"Cool mom" is another title that deserves to be in Marian Rivera's long list of real-life roles.
The Prime-Time Queen, entreprenuer, brand ambassador, and wife of Dingdong Dantes allows her kids, Zia and Ziggy, to do whatever they want, and lets them discover their limitations.
She has proven this technique to be effective with her unica hija, especially when preventing her from playing in unsafe areas.
She says, "Ako, ang patakaran ko kay Zia sa pagpapalaki sa kanya, walang bawal sa kanya.
"Tingnan niyo mga mommies, alam niyo iyan.
"The more na, 'Wag ka pumunta diyan, mahuhulog ka,' the more na aakyat pa rin ng hagdanan.
""Kung gusto mo umakyat ng hagdanan, sige akyat ka. Pag ikaw nabukulan, bahala ka, e, di baba.
"The more na hinihigpitan mo sila, the more na sinasakal mo, the more na maku-curious talaga sila.
"So kay Zia, hinahayaan ko siya kung ano gusto niya gawin. Bata pa naman. Ke magkapeklat iyan, madapa iyan, okay lang naman."
Marian has also observed that by allowing her daughter to try many things on her own, she is also helping Zia become strong and self-reliant.
She confirmed this when Zia tripped when they were touring Disneyland.
Marian said she was unnerved, but Zia was just cool about it.
"Noong pumunta kami ng Disneyland, nadapa siya. Kami pa iyong, 'O!'
"'Tapos, siya pa iyong, 'It's okay, I'm brave.'"

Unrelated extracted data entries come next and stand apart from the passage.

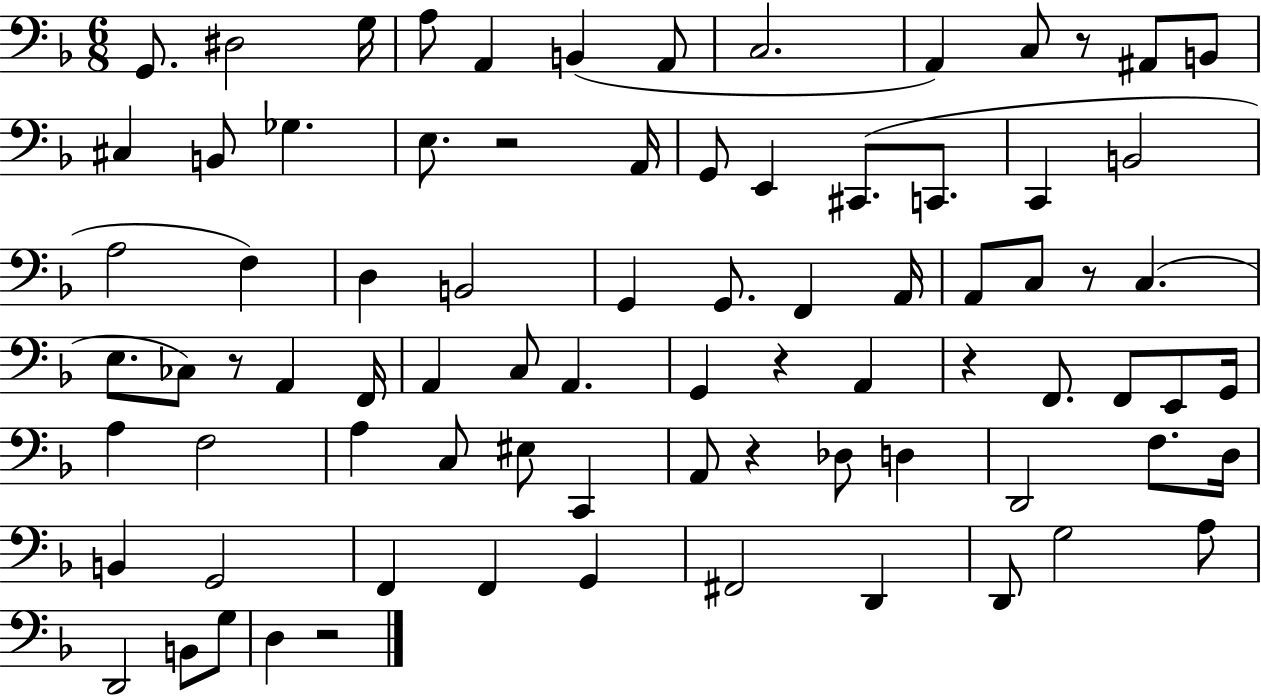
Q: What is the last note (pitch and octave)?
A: D3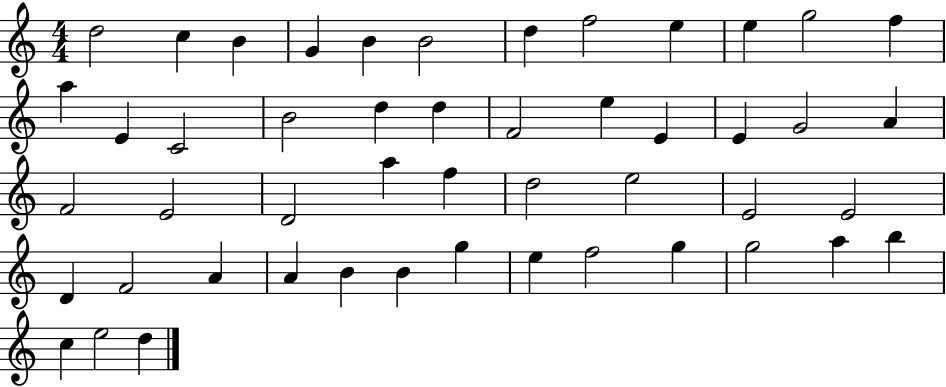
{
  \clef treble
  \numericTimeSignature
  \time 4/4
  \key c \major
  d''2 c''4 b'4 | g'4 b'4 b'2 | d''4 f''2 e''4 | e''4 g''2 f''4 | \break a''4 e'4 c'2 | b'2 d''4 d''4 | f'2 e''4 e'4 | e'4 g'2 a'4 | \break f'2 e'2 | d'2 a''4 f''4 | d''2 e''2 | e'2 e'2 | \break d'4 f'2 a'4 | a'4 b'4 b'4 g''4 | e''4 f''2 g''4 | g''2 a''4 b''4 | \break c''4 e''2 d''4 | \bar "|."
}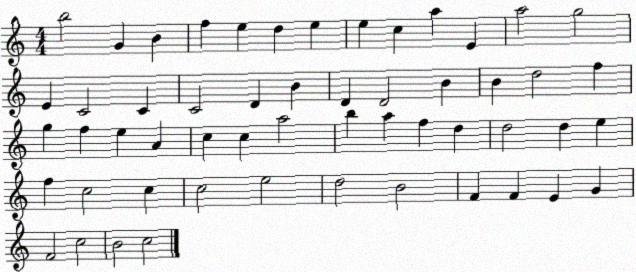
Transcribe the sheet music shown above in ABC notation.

X:1
T:Untitled
M:4/4
L:1/4
K:C
b2 G B f e d e e c a E a2 g2 E C2 C C2 D B D D2 B B d2 f g f e A c c a2 b a f d d2 d e f c2 c c2 e2 d2 B2 F F E G F2 c2 B2 c2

Marian reiterated, "Hayaan mo sila maging bata kasi sabi nga, minsan lang sila maging bata. Ba't mo sila pipigilan?"
Marian discussed her parenting techniques to the moms present at the Smart Parenting Masterclass held last September 28, 2019 at the Loft Coworking Space in Mandaluyong City.
Like any three-year-old, Zia also has the tendency to fuss and be upset about certain things.
So PEP.ph (Philippine Entertainment Portal) asked Marian how she handles these situations.
The 34-year-old mom said that the key is good communication.
She says, "Kakausapin ko siya, mag-uusap kaming dalawa.
"Bata iyan, e. Kahit anong gawin mo, bata ay bata.
"May mga panahon talagang magta-tantrums iyan, pero kakausapin mo lang nang maayos."
Parents have their own discipline methods for their kids.
Luckily, for Zia, something as simple as pretending she's hurt works to her advantage.
She says, "Alam mo iyon, bilang nanay may kanya-kanya tayong strategy kung pano natin iha-handle ang mga tantrums ng anak natin.
"So kay Zia, nag-work sa kanya na umaarte-arte ako, na ayaw niyang nasasaktan ako. Umiiyak ako, nag-iiyak-iyak ako para tumigil na siya. Kasi ayaw niyang nasasaktan ako, e."
While pretending that she's crying, Zia would approach her while saying, "Mama, I'm okay, I'm so sorry."
Marian continues, "Pag nakita niyang nasasaktan at umiiyak, stop na siya. Tapos na."